[Dataset rows]

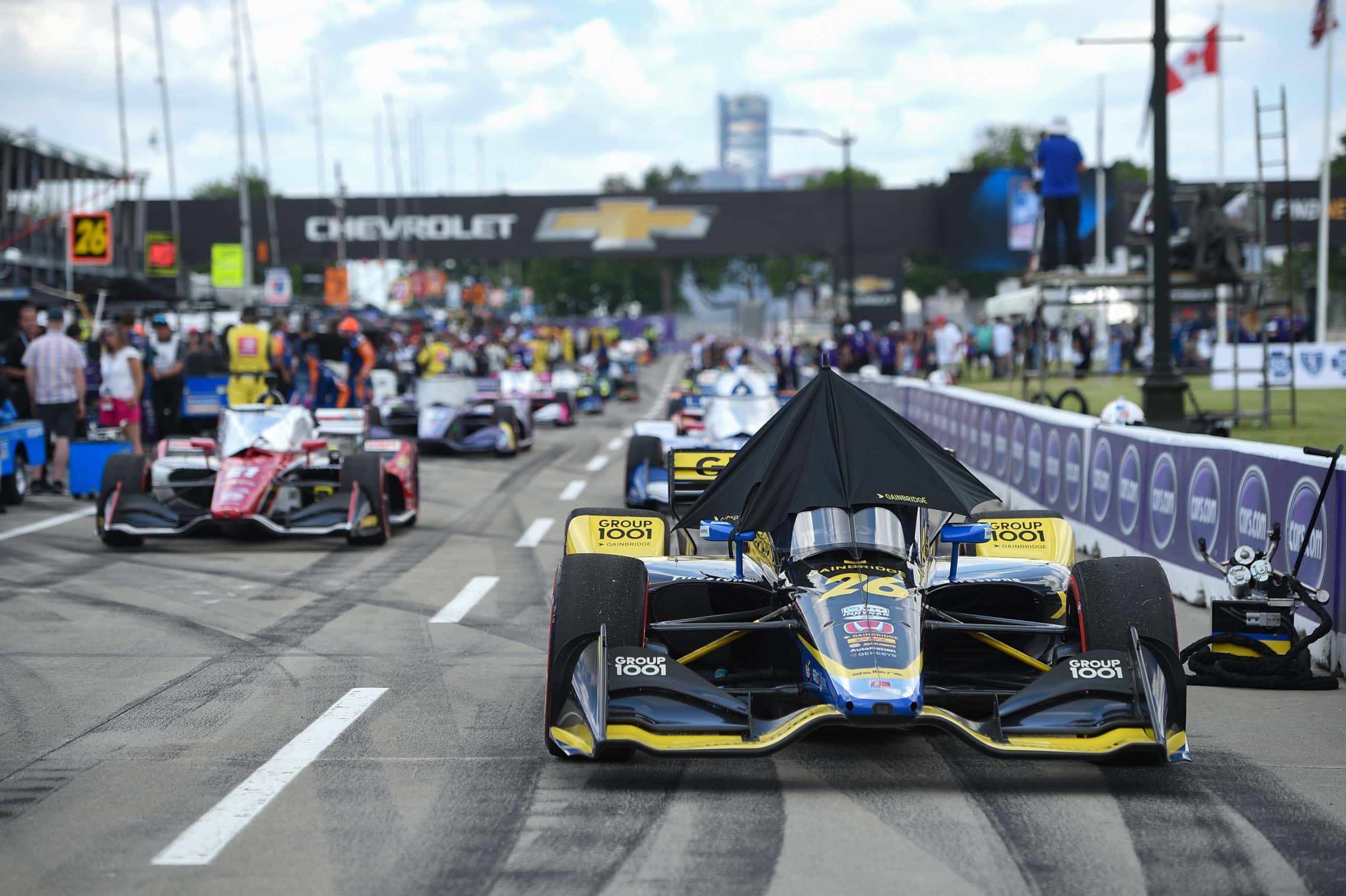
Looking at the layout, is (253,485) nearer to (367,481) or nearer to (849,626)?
(367,481)

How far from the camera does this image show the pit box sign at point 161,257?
122 ft

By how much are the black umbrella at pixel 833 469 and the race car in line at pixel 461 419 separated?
1701 centimetres

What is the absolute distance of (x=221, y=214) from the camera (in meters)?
57.7

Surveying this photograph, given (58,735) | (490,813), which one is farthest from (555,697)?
(58,735)

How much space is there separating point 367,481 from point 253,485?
38.0 inches

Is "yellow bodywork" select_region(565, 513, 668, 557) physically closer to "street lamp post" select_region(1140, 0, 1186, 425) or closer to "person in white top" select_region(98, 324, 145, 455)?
"street lamp post" select_region(1140, 0, 1186, 425)

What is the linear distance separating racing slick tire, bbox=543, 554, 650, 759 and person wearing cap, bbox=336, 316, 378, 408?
14953mm

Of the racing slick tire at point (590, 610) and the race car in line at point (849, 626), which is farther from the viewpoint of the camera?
the racing slick tire at point (590, 610)

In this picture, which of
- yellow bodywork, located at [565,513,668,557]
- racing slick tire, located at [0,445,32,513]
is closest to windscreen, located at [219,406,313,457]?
racing slick tire, located at [0,445,32,513]

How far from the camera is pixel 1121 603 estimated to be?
260 inches

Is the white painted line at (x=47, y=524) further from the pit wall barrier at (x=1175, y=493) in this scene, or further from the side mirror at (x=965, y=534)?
the side mirror at (x=965, y=534)

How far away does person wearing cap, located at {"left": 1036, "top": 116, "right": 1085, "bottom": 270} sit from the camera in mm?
19203

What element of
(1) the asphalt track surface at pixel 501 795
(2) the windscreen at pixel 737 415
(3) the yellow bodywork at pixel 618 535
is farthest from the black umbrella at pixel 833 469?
(2) the windscreen at pixel 737 415

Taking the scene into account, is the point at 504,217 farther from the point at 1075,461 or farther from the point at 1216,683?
the point at 1216,683
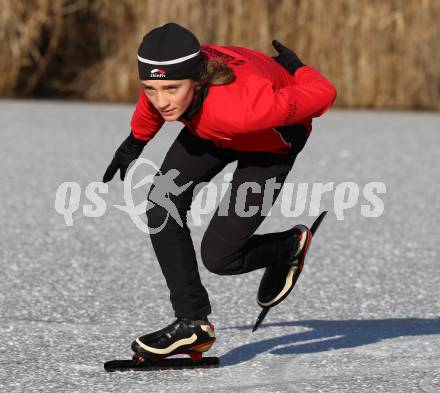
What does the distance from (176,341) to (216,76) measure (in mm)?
1011

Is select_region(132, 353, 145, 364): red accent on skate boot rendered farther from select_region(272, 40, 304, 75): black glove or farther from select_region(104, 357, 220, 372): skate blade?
select_region(272, 40, 304, 75): black glove

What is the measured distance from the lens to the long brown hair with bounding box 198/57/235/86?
4.23 meters

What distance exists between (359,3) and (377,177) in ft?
13.0

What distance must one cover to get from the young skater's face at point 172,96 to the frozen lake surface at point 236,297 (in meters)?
0.99

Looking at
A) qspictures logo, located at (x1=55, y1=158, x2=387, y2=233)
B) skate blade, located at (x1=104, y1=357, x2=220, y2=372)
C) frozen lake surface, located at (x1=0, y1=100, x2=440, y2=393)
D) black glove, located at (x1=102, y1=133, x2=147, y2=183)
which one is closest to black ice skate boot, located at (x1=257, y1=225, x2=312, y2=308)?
frozen lake surface, located at (x1=0, y1=100, x2=440, y2=393)

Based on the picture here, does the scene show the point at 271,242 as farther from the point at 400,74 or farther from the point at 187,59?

== DIRECTIONS ==
Show each line in the entries above that contains the word "surface".

== RESULT BELOW ==
(1) the asphalt track surface at pixel 501 795
What distance must one cover to get from the young skater's face at point 172,96 to the frozen lake surface at point 236,297 (in meters)?
C) frozen lake surface, located at (x1=0, y1=100, x2=440, y2=393)
frozen lake surface, located at (x1=0, y1=100, x2=440, y2=393)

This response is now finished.